Ghidra Nation State Level Reverse Engineering Tools
March 16, 2019
Ghidra is the newly released tool by the United States National Security Agency for reverse engineering software. It has been under active development for years. There is a lot to love about it. From my initial exploration the string deobfuscation, including inline context, is phenomenal.
Notes on Other Tools
I cut my teeth reverse engineering malware with IDA Pro. IDA is a fantastic piece of software that has many sharp pieces that can break off and choke small children. I’ve used IDA since it was first released. I own multiple IDA Pro related t-shirts.
Having spent about 5 years in management, woefully divorced from any ability to do reverse engineering, a lot changed in the field. About six months ago I got an IDA license and I found some huge deal killers for me:
- IDA is way more expensive. Realistically having ~$10k~ $13k worth of reverse engineering software is a hard sell for information security organizations.
- License management: In my opinion this is where IDA jumped the shark. It is now a complete pain in the ass to get IDA up and running, involving FlexLM and other crimes against humanity.
- The GUI is dated, and doesn’t play well with high DPI monitors. I have nothing but respect for Ilfak and his crew, they have done awesome work. I have also regrettably aged, and my corneas hardening means I need glasses, bigger fonts, etc. etc.

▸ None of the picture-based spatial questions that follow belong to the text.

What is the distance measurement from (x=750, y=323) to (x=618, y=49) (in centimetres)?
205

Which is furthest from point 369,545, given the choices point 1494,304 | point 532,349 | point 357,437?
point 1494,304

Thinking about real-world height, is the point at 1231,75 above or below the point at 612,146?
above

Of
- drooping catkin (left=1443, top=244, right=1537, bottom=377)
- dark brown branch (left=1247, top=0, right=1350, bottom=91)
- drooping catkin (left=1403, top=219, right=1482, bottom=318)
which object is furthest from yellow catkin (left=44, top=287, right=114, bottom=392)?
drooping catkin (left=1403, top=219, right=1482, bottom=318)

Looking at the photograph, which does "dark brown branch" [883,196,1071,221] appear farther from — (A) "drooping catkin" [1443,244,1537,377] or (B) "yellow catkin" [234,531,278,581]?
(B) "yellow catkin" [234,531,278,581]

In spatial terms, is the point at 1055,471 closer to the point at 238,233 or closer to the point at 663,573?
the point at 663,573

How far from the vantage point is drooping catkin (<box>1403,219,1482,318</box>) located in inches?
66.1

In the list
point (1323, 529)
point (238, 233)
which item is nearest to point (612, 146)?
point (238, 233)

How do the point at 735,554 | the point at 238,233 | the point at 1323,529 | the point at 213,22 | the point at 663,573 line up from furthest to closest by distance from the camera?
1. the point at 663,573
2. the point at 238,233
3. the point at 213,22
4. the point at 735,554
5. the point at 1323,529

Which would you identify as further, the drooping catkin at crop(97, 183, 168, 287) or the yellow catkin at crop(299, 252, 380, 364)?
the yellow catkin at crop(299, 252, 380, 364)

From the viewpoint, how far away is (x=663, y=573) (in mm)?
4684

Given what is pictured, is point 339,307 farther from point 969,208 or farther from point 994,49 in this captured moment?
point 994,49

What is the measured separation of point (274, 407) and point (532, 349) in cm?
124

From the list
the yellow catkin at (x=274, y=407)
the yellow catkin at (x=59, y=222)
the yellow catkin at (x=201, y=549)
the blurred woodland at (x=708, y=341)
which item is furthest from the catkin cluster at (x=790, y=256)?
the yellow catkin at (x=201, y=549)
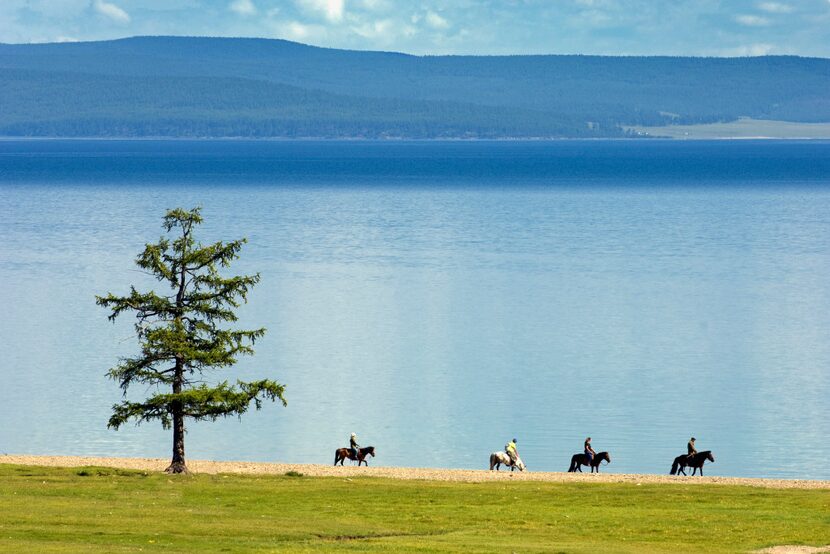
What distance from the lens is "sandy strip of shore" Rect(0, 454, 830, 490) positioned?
38.0 m

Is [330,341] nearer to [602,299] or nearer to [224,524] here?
[602,299]

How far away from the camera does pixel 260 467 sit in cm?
3978

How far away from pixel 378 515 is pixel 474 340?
115ft

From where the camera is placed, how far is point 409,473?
39250 mm

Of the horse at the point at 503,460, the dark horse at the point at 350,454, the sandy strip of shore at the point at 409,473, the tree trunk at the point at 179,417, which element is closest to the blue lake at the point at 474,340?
the dark horse at the point at 350,454

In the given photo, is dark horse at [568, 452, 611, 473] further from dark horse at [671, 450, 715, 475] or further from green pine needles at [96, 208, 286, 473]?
green pine needles at [96, 208, 286, 473]

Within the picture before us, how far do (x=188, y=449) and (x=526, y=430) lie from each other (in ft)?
33.9

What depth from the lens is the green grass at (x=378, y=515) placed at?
27.1 m

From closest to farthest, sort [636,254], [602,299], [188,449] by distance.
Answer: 1. [188,449]
2. [602,299]
3. [636,254]

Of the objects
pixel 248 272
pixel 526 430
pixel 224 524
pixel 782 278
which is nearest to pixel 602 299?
pixel 782 278

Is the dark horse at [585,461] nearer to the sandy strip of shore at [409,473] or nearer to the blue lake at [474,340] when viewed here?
the sandy strip of shore at [409,473]

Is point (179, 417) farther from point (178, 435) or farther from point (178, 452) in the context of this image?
point (178, 452)

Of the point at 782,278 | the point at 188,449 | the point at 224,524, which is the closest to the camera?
the point at 224,524

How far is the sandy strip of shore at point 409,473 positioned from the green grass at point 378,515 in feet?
5.07
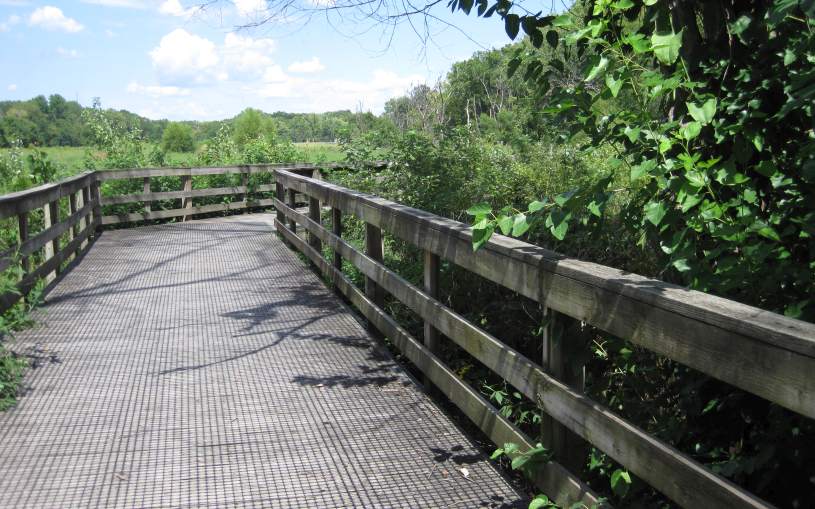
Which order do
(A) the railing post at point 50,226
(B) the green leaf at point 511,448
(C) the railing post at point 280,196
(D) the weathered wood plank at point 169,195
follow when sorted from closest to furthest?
(B) the green leaf at point 511,448, (A) the railing post at point 50,226, (C) the railing post at point 280,196, (D) the weathered wood plank at point 169,195

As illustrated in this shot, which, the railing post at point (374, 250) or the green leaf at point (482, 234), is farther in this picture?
the railing post at point (374, 250)

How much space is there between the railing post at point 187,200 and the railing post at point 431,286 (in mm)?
12163

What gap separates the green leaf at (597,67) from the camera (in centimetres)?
314

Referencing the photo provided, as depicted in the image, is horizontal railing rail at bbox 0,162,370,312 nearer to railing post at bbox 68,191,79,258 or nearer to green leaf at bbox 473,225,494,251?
railing post at bbox 68,191,79,258

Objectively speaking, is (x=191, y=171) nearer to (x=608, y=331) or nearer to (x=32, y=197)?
(x=32, y=197)

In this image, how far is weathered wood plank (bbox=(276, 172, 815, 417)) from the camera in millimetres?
2049

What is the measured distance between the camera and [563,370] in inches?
130

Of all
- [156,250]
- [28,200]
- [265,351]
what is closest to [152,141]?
[156,250]

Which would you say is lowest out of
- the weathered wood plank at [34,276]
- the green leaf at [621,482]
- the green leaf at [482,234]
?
the weathered wood plank at [34,276]

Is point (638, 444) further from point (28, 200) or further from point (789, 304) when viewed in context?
point (28, 200)

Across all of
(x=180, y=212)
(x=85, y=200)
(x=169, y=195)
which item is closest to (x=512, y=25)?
(x=85, y=200)

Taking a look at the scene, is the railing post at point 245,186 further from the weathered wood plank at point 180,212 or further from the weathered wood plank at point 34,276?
the weathered wood plank at point 34,276

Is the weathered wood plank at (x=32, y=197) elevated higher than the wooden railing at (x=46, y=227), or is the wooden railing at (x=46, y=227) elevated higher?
the weathered wood plank at (x=32, y=197)

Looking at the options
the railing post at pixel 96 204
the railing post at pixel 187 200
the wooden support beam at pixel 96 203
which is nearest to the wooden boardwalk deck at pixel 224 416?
the wooden support beam at pixel 96 203
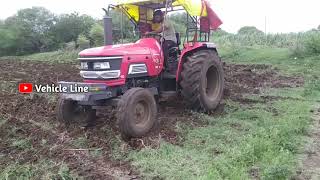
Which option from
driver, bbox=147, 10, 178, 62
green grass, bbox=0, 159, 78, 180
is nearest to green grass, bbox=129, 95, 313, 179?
green grass, bbox=0, 159, 78, 180

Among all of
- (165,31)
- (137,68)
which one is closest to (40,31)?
(165,31)

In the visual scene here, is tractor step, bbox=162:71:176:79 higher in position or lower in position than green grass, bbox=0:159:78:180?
higher

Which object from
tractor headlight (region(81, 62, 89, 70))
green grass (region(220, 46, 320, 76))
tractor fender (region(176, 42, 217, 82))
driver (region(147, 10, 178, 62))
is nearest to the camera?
tractor headlight (region(81, 62, 89, 70))

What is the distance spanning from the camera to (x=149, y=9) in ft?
28.1

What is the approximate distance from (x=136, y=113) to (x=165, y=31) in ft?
6.57

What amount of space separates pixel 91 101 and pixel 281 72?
9827 mm

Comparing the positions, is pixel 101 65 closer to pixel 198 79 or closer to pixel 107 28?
pixel 107 28

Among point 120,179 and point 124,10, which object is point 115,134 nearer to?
point 120,179

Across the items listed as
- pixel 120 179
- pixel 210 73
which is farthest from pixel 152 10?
pixel 120 179

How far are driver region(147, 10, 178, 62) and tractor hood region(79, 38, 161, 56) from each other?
1.06ft

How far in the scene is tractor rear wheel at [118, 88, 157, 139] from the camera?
242 inches

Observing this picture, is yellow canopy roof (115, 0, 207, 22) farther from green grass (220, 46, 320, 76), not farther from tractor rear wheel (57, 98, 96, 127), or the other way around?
green grass (220, 46, 320, 76)

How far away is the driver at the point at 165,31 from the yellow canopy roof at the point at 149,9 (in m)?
0.27

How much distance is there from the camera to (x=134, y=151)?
588cm
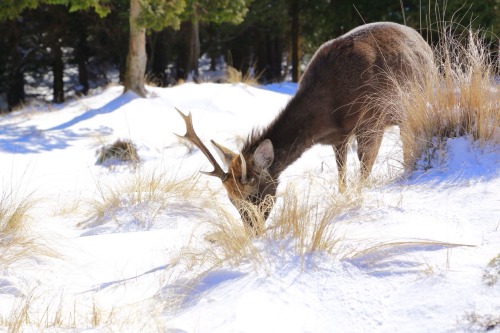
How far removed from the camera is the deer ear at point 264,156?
4.92 m

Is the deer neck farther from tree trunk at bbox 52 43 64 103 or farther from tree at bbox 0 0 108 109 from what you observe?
tree trunk at bbox 52 43 64 103

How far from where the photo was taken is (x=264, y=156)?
5016 millimetres

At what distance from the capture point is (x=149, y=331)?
2.55 metres

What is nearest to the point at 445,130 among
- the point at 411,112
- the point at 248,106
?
the point at 411,112

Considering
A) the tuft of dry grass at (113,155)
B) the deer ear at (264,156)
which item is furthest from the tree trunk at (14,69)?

- The plugin architecture is just awful. I know and love IDA Python, including all of it’s nuances. It’s time to move forward.

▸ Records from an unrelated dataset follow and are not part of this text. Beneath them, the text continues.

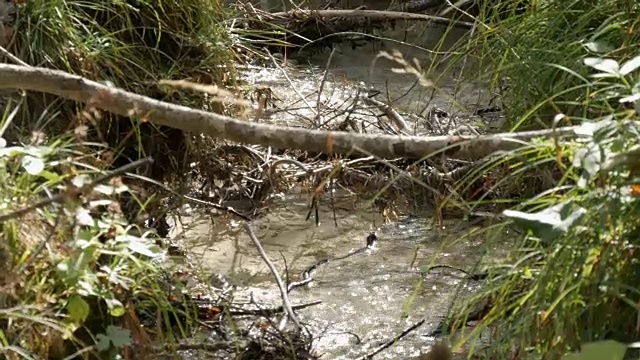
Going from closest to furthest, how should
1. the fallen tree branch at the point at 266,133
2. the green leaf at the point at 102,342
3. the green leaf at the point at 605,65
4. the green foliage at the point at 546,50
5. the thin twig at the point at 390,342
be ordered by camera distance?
the green leaf at the point at 605,65, the fallen tree branch at the point at 266,133, the green leaf at the point at 102,342, the green foliage at the point at 546,50, the thin twig at the point at 390,342

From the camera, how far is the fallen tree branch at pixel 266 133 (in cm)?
174

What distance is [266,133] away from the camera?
181 cm

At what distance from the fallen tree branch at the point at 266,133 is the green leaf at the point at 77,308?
36 centimetres

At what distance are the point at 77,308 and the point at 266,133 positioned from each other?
0.48 m

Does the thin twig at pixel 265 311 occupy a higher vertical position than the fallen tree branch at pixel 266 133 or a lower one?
lower

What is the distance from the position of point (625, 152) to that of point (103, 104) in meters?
0.96

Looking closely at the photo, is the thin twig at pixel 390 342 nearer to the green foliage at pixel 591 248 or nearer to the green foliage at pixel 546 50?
the green foliage at pixel 546 50

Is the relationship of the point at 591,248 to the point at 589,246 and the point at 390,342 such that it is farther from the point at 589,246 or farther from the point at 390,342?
the point at 390,342

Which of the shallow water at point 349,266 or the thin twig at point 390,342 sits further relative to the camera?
the shallow water at point 349,266

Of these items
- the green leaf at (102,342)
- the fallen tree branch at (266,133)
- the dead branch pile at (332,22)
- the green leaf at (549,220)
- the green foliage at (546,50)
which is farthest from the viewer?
the dead branch pile at (332,22)

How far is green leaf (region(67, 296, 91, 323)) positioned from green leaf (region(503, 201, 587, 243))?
2.72 ft

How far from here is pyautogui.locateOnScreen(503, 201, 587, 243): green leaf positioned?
56.0 inches

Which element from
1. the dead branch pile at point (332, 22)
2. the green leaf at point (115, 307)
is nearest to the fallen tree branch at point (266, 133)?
the green leaf at point (115, 307)

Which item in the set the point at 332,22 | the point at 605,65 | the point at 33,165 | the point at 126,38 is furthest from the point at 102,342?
the point at 332,22
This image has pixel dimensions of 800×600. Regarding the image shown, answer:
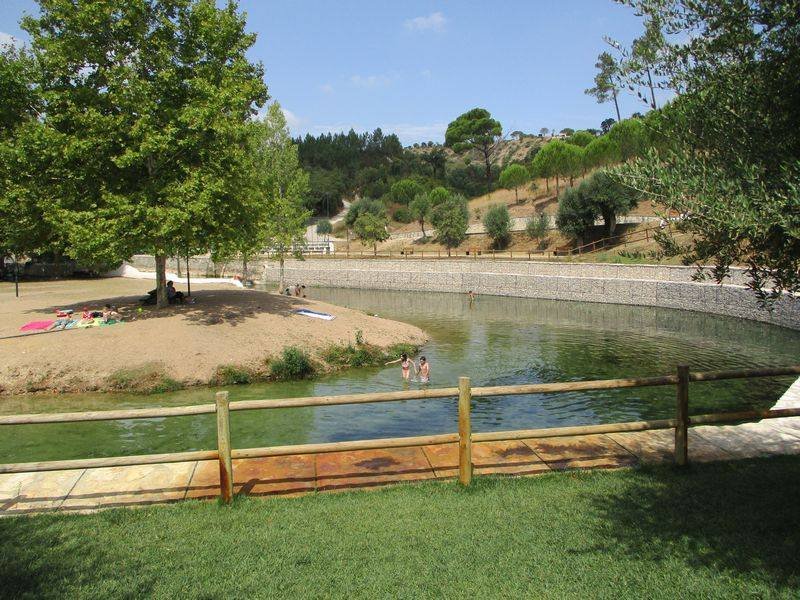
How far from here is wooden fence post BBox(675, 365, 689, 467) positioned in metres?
8.44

Regrettably, the above limitations have prevented me from continuing my usage of IDA. What used to be a quick approval process with management for a license purchase has turned into a complex justification ordeal, writing exceptions to policy, and various other bureaucratic nonsense that comes from trying to spend that much money.
Before March 5, 2019 this was my primary reverse engineering tool that I had transitioned to. In addition to sane licensing costs, there is minimal license management, the GUI is based on Qt with full support for high-DPI monitors, and when I change the fonts it doesn’t look bad. The dark mode makes reduces eye strain. The Python API is great.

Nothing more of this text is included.